◆ Written request: Extract the lines beginning at the one that holds "Judging from the" and ending at the final line of the material below, keeping them exact and leaving out all pictures.

◆ Supplied material:
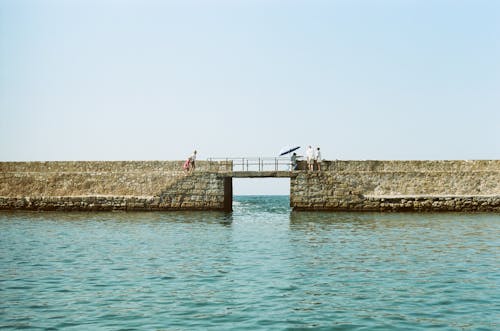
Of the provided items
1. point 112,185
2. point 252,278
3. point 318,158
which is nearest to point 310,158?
point 318,158

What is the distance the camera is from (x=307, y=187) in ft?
117

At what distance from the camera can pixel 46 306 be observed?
11188 millimetres

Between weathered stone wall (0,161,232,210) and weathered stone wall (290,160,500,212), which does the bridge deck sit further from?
weathered stone wall (0,161,232,210)

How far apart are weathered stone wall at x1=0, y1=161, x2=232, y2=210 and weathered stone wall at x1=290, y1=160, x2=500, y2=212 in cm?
568

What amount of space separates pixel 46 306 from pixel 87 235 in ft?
42.3

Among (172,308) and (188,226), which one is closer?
(172,308)

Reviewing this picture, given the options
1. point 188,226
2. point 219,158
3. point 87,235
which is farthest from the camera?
point 219,158

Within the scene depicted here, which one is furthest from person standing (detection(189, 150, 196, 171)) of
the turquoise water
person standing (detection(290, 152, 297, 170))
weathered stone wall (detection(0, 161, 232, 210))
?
the turquoise water

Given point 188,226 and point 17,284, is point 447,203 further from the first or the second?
point 17,284

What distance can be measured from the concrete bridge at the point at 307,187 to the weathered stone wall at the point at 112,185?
6 centimetres

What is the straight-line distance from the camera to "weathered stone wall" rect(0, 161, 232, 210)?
3669cm

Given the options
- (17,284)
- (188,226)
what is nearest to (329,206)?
(188,226)

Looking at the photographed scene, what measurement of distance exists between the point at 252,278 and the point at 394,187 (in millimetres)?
24154

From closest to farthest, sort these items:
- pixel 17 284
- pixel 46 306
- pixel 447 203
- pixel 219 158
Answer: pixel 46 306 → pixel 17 284 → pixel 447 203 → pixel 219 158
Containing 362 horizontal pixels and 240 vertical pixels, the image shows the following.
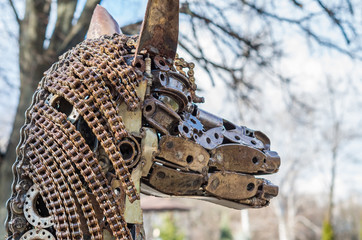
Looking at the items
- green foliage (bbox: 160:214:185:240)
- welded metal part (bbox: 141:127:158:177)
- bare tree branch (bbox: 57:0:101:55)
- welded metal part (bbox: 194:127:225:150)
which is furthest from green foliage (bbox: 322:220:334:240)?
welded metal part (bbox: 141:127:158:177)

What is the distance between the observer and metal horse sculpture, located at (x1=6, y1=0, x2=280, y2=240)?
180 cm

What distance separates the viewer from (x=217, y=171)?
2.15 m

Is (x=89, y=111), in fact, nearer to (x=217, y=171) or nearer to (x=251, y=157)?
(x=217, y=171)

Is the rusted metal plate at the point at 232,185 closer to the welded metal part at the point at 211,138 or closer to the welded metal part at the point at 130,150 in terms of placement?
the welded metal part at the point at 211,138

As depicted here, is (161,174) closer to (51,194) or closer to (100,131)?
(100,131)

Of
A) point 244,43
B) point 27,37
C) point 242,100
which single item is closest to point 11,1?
point 27,37

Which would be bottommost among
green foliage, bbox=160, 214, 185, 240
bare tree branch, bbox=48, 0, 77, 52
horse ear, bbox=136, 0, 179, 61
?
horse ear, bbox=136, 0, 179, 61

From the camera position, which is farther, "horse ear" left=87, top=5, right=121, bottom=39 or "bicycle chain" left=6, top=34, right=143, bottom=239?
"horse ear" left=87, top=5, right=121, bottom=39

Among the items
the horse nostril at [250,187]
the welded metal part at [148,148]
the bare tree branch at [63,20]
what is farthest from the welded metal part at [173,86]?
the bare tree branch at [63,20]

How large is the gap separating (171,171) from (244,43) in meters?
5.68

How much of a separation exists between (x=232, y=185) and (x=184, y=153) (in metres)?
0.36

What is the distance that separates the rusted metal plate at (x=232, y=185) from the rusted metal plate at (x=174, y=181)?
3.0 inches

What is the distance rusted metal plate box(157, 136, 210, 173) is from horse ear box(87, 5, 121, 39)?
80cm

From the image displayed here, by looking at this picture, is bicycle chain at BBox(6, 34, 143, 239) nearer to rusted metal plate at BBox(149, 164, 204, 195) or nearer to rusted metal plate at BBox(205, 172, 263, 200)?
rusted metal plate at BBox(149, 164, 204, 195)
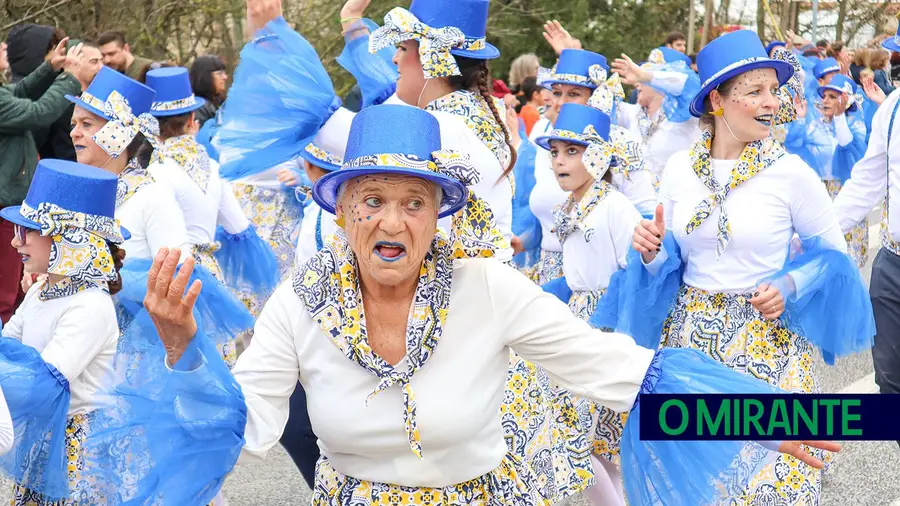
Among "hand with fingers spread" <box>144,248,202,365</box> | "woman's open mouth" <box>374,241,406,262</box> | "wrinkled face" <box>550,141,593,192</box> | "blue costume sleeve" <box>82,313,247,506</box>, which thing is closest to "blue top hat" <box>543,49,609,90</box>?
"wrinkled face" <box>550,141,593,192</box>

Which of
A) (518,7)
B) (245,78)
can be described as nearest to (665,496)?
(245,78)

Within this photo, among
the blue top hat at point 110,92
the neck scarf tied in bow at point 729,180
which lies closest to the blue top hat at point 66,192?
the blue top hat at point 110,92

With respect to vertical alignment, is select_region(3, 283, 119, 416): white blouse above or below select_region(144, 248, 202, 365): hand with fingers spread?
below

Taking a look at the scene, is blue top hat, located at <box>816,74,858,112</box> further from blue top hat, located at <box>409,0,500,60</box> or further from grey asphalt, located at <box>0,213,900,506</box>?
blue top hat, located at <box>409,0,500,60</box>

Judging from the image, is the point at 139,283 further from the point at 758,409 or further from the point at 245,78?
the point at 758,409

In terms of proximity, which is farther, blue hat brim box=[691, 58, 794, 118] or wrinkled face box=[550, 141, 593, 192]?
wrinkled face box=[550, 141, 593, 192]

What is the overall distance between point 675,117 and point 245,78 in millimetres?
5859

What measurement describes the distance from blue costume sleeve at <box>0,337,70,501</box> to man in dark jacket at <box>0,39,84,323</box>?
410 centimetres

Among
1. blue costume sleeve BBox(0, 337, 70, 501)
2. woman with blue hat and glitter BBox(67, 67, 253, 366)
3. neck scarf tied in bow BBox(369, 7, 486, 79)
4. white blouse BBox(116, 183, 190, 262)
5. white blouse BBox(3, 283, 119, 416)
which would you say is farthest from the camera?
white blouse BBox(116, 183, 190, 262)

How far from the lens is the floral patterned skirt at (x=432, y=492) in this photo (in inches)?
131

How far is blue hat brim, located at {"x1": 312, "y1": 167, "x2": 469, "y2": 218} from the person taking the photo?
10.6ft

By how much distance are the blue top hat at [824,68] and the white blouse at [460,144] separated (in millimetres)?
A: 10428

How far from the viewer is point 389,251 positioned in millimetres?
3326

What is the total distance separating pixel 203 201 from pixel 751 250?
336 centimetres
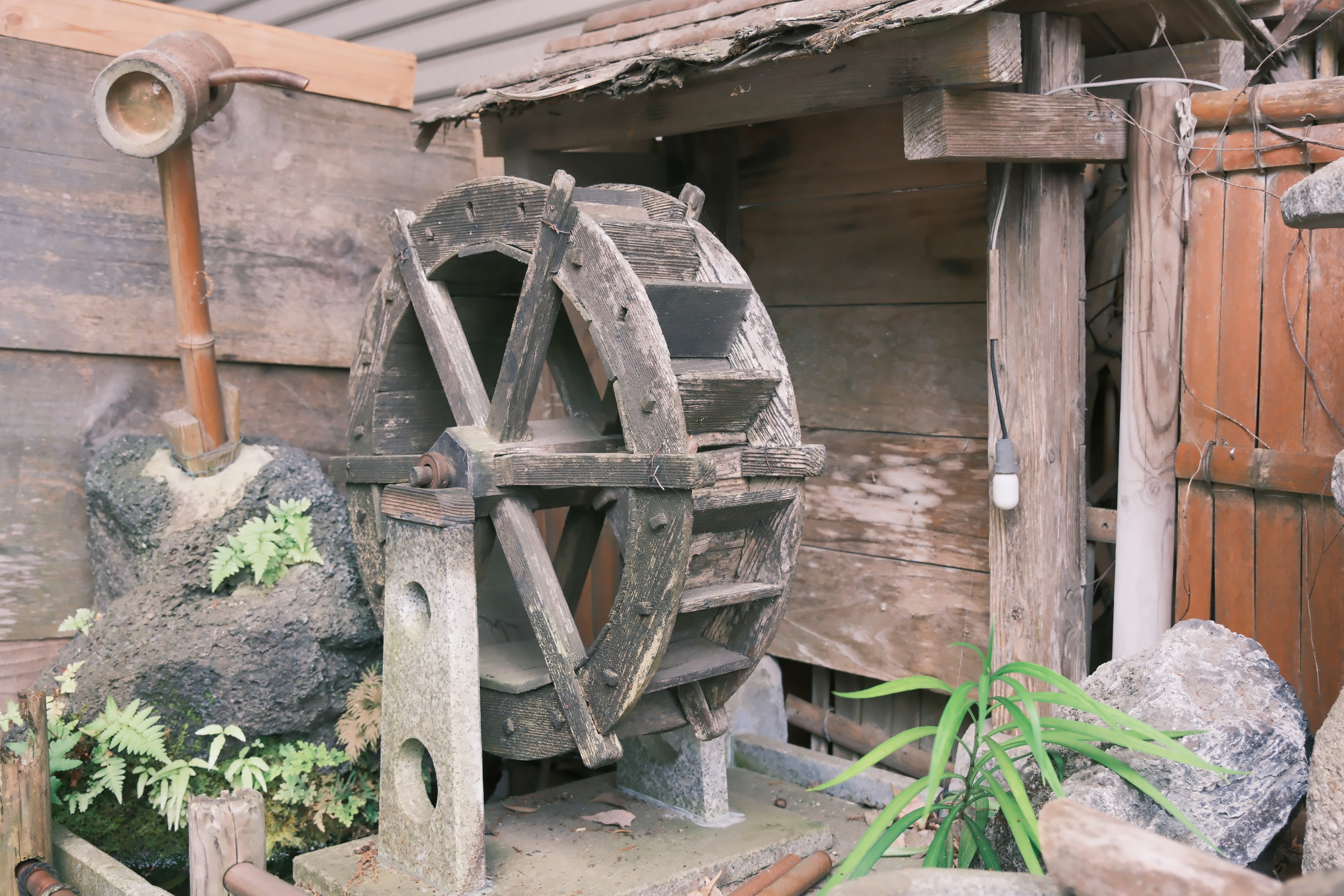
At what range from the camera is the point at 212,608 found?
12.8ft

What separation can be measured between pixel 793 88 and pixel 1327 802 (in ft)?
7.72

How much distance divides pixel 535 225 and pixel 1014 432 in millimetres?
1643

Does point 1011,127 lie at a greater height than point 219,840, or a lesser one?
greater

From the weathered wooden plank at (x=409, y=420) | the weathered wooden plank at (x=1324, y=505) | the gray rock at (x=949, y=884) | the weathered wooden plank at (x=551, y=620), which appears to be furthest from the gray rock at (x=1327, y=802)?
the weathered wooden plank at (x=409, y=420)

◆ Reply:
Judging from the image, is the point at 139,283 further from the point at 758,409 or further from the point at 245,78?
the point at 758,409

In terms of proximity, which is farther, blue hat brim box=[691, 58, 794, 118] or wrinkled face box=[550, 141, 593, 192]?
wrinkled face box=[550, 141, 593, 192]

What is the overall distance between point 675,117 and point 245,78 in millimetres?
5859

What measurement describes the distance from blue costume sleeve at <box>0,337,70,501</box> to man in dark jacket at <box>0,39,84,323</box>?
410 centimetres

Among
1. blue costume sleeve BBox(0, 337, 70, 501)
2. woman with blue hat and glitter BBox(67, 67, 253, 366)
3. neck scarf tied in bow BBox(369, 7, 486, 79)
4. white blouse BBox(116, 183, 190, 262)
5. white blouse BBox(3, 283, 119, 416)
which would you say is farthest from the camera?
white blouse BBox(116, 183, 190, 262)

How far from the lens is the floral patterned skirt at (x=432, y=492) in this photo (in inches)?
131

How far is blue hat brim, located at {"x1": 312, "y1": 167, "x2": 469, "y2": 218} from the person taking the photo?
10.6ft

By how much distance are the blue top hat at [824,68] and the white blouse at [460,144] separated (in millimetres)?
A: 10428

How far from the viewer is point 389,251 positioned in millimetres?
3326

What is the total distance separating pixel 203 201 from pixel 751 250?
336 centimetres
At what range from the camera is the point at 212,608 found?
12.8ft

What separation can be measured between pixel 793 88 and pixel 1327 802 (in ft)?
7.72

How much distance divides pixel 535 225 and pixel 1014 432 in millimetres?
1643

Does point 1011,127 lie at a greater height than point 219,840, or a lesser one?
greater

From the weathered wooden plank at (x=409, y=420) | the weathered wooden plank at (x=1324, y=505) | the gray rock at (x=949, y=884) | the weathered wooden plank at (x=551, y=620), which appears to be furthest from the gray rock at (x=1327, y=802)?
the weathered wooden plank at (x=409, y=420)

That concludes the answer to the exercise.